I am using the split-apply-combine pattern in pandas to create a new column, which measures the difference between two time stamps.
The following is a simplified example of my problem.
Say, I have this df
df = pd.DataFrame({'ssn_start_utc':pd.date_range('1/1/2011', periods=6, freq='D'), 'fld_id':[100,100,100,101,101,101], 'task_name': ['sowing','fungicide','insecticide','combine',''combine','sowing']})
df
I want to group by fld_id and apply a function which creates a column measuring difference between two timestamps for each row. Such as this
def pasttime(group):
val = group['ssn_start_utc'] - group['ssn_start_utc'][0]
# why group['ssn_start_utc'][0] ?
# Because it measures time difference for each row respective to first row of each group/ particular to *sowing* entry respective to each group.
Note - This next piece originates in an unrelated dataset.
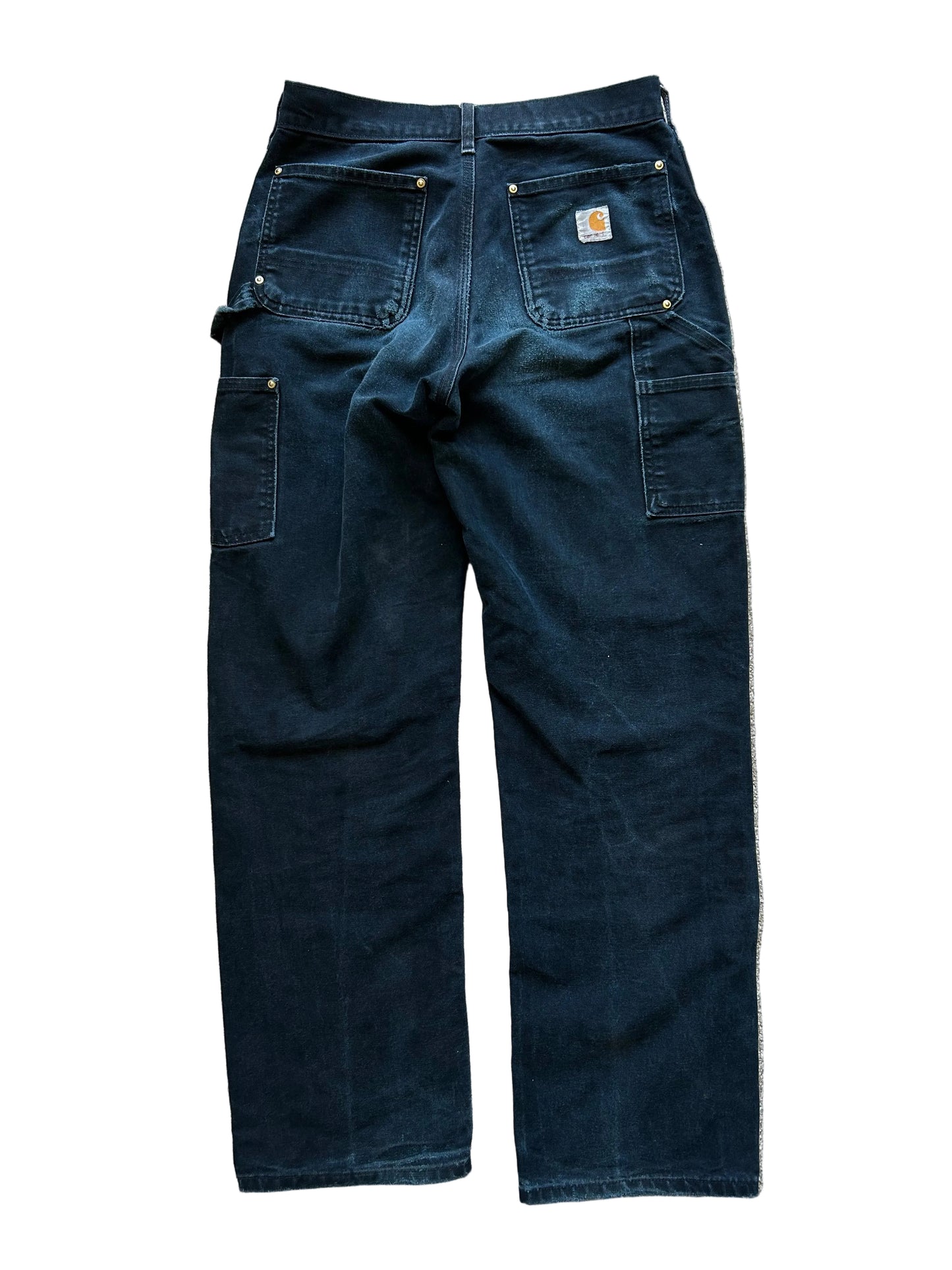 Carhartt Black Double Knee size 30 waist 40 inches Length Vintage Made in USA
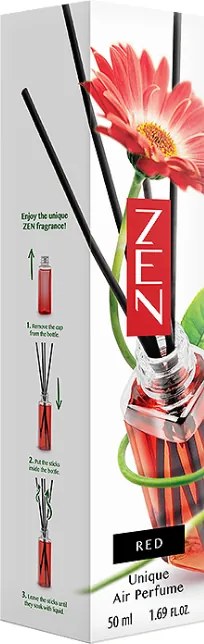 Aromatyczny dyfuzor patyczkowy ZEN RED 50 ml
I have moved all *sowing* entries to first row of df for each group
return val
df["PastTime"] =df.groupby('fld_id',group_keys=False).apply(pasttime)
the resultant column df should look like this
df_new = pd.DataFrame({'ssn_start_utc':pd.date_range('1/1/2011', periods=6, freq='D'), 'fld_id':[100,100,100,101,101,101], 'task_name': ['sowing','fungicide','insecticide','combine',''combine','sowing'], 'pasttime' :[ 0 days, 1 days, 2 days, 3 days, -1 days, 0 days] })
df_new
I get a error KeyError: 0
I have also tried using groupby:
df['pasttime'] = df.groupby(['fld_id'])['ssn_start_utc'].transform( df['ssn_start_utc'] - df.loc[df['name']=='sowing','ssn_start_utc'].values[0])
How to apply a custom group function and have the desired df?